Given text »
Song by Artik & Asti feat. Artyom Kacher
- Language: Russian
- Released: February 14, 2019
- Length: 3:37
- Label: Warner Music Russia

= Sad Dance (song) =

2019 song by Artik & Asti

"Sad Dance" (Russian: Грустный дэнс) is a song by Ukrainian pop-group Artik & Asti featuring Russian singer Artyom Kacher, released on 14 February 2019 through the label Warner Music Group. The song debuted on the group's EP 7 (Part 1).

== Music video ==
On 29 March 2019, a music video for the song was released. The Internet edition of ТНТ Music placed the video at 11th for best videos of 2019.

== Success ==
After its release, the song began increasing in popularity, landing on many charts.

Provided records »
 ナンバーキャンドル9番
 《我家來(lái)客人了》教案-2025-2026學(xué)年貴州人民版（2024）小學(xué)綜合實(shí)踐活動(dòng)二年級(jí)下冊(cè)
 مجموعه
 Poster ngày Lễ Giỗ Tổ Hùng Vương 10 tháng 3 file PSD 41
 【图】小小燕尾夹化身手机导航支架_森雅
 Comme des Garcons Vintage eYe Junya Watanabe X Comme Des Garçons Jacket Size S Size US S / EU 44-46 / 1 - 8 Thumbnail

---

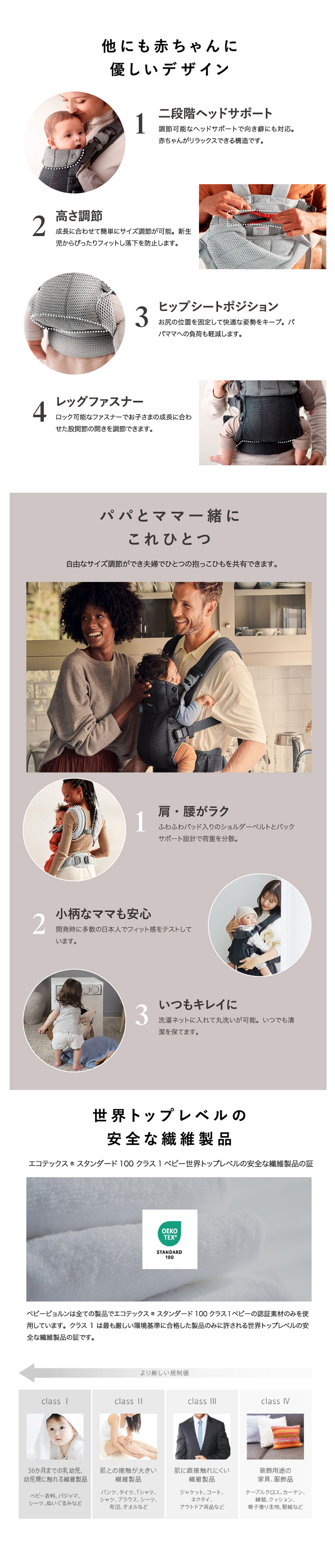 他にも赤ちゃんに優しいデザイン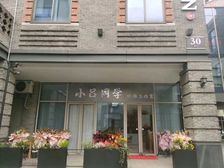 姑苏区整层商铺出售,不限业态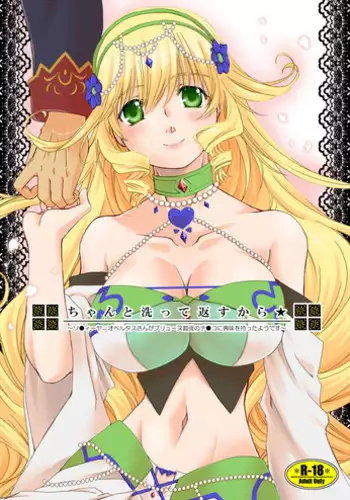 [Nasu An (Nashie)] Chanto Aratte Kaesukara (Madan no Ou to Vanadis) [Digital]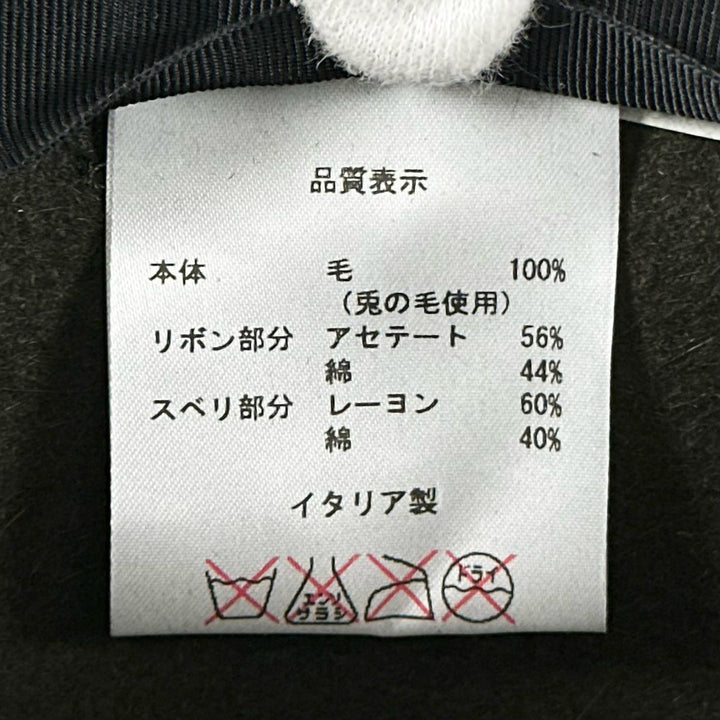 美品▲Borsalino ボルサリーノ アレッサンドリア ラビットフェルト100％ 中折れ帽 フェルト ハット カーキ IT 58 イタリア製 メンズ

---

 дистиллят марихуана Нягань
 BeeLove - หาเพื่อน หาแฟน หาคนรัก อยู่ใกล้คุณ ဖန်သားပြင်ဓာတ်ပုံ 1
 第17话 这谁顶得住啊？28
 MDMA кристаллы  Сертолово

Task instructions »
A – Rewrite the passage of the song article that begins with "Song by Artik & Asti feat." and ends with "videos of 2019.", swapping "pop-group" for "band".
B – According to the song article, on what date was the music video released?
The items play no part in this exercise.

Results for each task »
A –
Song by Artik & Asti feat. Artyom Kacher
- Language: Russian
- Released: February 14, 2019
- Length: 3:37
- Label: Warner Music Russia

= Sad Dance (song) =

2019 song by Artik & Asti

"Sad Dance" (Russian: Грустный дэнс) is a song by Ukrainian band Artik & Asti featuring Russian singer Artyom Kacher, released on 14 February 2019 through the label Warner Music Group. The song debuted on the group's EP 7 (Part 1).

== Music video ==
On 29 March 2019, a music video for the song was released. The Internet edition of ТНТ Music placed the video at 11th for best videos of 2019.

B – 29 March 2019.